EXTRACTED RECORDS -
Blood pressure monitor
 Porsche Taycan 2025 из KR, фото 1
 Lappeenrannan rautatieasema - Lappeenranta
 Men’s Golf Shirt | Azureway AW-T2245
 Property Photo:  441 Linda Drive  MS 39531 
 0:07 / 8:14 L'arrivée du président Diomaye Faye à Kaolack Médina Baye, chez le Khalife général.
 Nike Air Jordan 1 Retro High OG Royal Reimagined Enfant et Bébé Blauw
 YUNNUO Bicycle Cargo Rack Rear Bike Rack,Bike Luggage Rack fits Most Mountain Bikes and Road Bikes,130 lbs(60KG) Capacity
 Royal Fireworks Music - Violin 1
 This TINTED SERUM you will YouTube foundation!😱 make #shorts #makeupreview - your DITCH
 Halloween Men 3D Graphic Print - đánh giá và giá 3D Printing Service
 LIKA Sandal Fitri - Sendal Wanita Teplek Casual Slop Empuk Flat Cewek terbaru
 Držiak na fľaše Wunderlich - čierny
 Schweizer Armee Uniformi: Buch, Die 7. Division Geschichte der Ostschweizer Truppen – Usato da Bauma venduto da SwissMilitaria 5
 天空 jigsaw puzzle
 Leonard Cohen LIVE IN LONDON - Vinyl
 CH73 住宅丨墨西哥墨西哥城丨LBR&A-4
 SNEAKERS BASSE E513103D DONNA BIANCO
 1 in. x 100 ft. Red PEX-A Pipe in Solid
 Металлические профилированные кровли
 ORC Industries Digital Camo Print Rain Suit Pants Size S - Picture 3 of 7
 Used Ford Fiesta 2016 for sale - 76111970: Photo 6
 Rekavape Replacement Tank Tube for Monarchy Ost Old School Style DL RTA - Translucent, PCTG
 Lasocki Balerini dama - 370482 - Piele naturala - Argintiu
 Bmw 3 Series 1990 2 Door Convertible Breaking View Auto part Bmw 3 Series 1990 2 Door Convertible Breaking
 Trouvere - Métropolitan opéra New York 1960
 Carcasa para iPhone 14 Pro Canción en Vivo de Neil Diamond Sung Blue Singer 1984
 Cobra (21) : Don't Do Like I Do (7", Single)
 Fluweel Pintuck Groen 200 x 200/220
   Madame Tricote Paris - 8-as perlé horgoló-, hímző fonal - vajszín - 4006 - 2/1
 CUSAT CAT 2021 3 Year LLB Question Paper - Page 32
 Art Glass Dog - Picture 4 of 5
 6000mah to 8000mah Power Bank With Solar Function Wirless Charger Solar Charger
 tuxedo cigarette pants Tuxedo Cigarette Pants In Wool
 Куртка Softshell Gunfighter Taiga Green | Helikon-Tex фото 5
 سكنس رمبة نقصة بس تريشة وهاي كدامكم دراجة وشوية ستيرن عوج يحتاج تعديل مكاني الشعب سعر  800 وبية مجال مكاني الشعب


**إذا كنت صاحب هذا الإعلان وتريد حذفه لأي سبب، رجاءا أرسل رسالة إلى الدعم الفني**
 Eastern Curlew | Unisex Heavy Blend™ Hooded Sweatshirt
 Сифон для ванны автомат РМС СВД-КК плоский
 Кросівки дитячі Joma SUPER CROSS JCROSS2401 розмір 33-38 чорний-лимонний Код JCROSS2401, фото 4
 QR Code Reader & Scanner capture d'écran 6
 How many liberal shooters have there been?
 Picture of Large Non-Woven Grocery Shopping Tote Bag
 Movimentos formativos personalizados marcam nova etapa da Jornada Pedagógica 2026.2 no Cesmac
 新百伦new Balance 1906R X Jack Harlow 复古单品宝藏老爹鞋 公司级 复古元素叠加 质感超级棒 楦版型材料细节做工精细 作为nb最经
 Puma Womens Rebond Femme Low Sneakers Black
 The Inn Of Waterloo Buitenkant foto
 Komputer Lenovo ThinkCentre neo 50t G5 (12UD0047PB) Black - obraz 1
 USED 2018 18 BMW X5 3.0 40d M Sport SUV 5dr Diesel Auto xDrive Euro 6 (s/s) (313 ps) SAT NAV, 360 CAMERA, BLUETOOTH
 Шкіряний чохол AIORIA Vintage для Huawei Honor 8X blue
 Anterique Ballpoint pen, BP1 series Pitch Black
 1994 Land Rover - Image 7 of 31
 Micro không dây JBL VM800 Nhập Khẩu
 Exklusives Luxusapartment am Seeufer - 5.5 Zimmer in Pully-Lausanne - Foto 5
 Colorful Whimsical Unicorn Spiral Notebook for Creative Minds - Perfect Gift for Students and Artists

YOUR OBJECTIVE - Give back the complete material, keeping every word exactly as written.

OUTPUT FOR THIS EXERCISE -
Blood pressure monitor
 Porsche Taycan 2025 из KR, фото 1
 Lappeenrannan rautatieasema - Lappeenranta
 Men’s Golf Shirt | Azureway AW-T2245
 Property Photo:  441 Linda Drive  MS 39531 
 0:07 / 8:14 L'arrivée du président Diomaye Faye à Kaolack Médina Baye, chez le Khalife général.
 Nike Air Jordan 1 Retro High OG Royal Reimagined Enfant et Bébé Blauw
 YUNNUO Bicycle Cargo Rack Rear Bike Rack,Bike Luggage Rack fits Most Mountain Bikes and Road Bikes,130 lbs(60KG) Capacity
 Royal Fireworks Music - Violin 1
 This TINTED SERUM you will YouTube foundation!😱 make #shorts #makeupreview - your DITCH
 Halloween Men 3D Graphic Print - đánh giá và giá 3D Printing Service
 LIKA Sandal Fitri - Sendal Wanita Teplek Casual Slop Empuk Flat Cewek terbaru
 Držiak na fľaše Wunderlich - čierny
 Schweizer Armee Uniformi: Buch, Die 7. Division Geschichte der Ostschweizer Truppen – Usato da Bauma venduto da SwissMilitaria 5
 天空 jigsaw puzzle
 Leonard Cohen LIVE IN LONDON - Vinyl
 CH73 住宅丨墨西哥墨西哥城丨LBR&A-4
 SNEAKERS BASSE E513103D DONNA BIANCO
 1 in. x 100 ft. Red PEX-A Pipe in Solid
 Металлические профилированные кровли
 ORC Industries Digital Camo Print Rain Suit Pants Size S - Picture 3 of 7
 Used Ford Fiesta 2016 for sale - 76111970: Photo 6
 Rekavape Replacement Tank Tube for Monarchy Ost Old School Style DL RTA - Translucent, PCTG
 Lasocki Balerini dama - 370482 - Piele naturala - Argintiu
 Bmw 3 Series 1990 2 Door Convertible Breaking View Auto part Bmw 3 Series 1990 2 Door Convertible Breaking
 Trouvere - Métropolitan opéra New York 1960
 Carcasa para iPhone 14 Pro Canción en Vivo de Neil Diamond Sung Blue Singer 1984
 Cobra (21) : Don't Do Like I Do (7", Single)
 Fluweel Pintuck Groen 200 x 200/220
   Madame Tricote Paris - 8-as perlé horgoló-, hímző fonal - vajszín - 4006 - 2/1
 CUSAT CAT 2021 3 Year LLB Question Paper - Page 32
 Art Glass Dog - Picture 4 of 5
 6000mah to 8000mah Power Bank With Solar Function Wirless Charger Solar Charger
 tuxedo cigarette pants Tuxedo Cigarette Pants In Wool
 Куртка Softshell Gunfighter Taiga Green | Helikon-Tex фото 5
 سكنس رمبة نقصة بس تريشة وهاي كدامكم دراجة وشوية ستيرن عوج يحتاج تعديل مكاني الشعب سعر  800 وبية مجال مكاني الشعب


**إذا كنت صاحب هذا الإعلان وتريد حذفه لأي سبب، رجاءا أرسل رسالة إلى الدعم الفني**
 Eastern Curlew | Unisex Heavy Blend™ Hooded Sweatshirt
 Сифон для ванны автомат РМС СВД-КК плоский
 Кросівки дитячі Joma SUPER CROSS JCROSS2401 розмір 33-38 чорний-лимонний Код JCROSS2401, фото 4
 QR Code Reader & Scanner capture d'écran 6
 How many liberal shooters have there been?
 Picture of Large Non-Woven Grocery Shopping Tote Bag
 Movimentos formativos personalizados marcam nova etapa da Jornada Pedagógica 2026.2 no Cesmac
 新百伦new Balance 1906R X Jack Harlow 复古单品宝藏老爹鞋 公司级 复古元素叠加 质感超级棒 楦版型材料细节做工精细 作为nb最经
 Puma Womens Rebond Femme Low Sneakers Black
 The Inn Of Waterloo Buitenkant foto
 Komputer Lenovo ThinkCentre neo 50t G5 (12UD0047PB) Black - obraz 1
 USED 2018 18 BMW X5 3.0 40d M Sport SUV 5dr Diesel Auto xDrive Euro 6 (s/s) (313 ps) SAT NAV, 360 CAMERA, BLUETOOTH
 Шкіряний чохол AIORIA Vintage для Huawei Honor 8X blue
 Anterique Ballpoint pen, BP1 series Pitch Black
 1994 Land Rover - Image 7 of 31
 Micro không dây JBL VM800 Nhập Khẩu
 Exklusives Luxusapartment am Seeufer - 5.5 Zimmer in Pully-Lausanne - Foto 5
 Colorful Whimsical Unicorn Spiral Notebook for Creative Minds - Perfect Gift for Students and Artists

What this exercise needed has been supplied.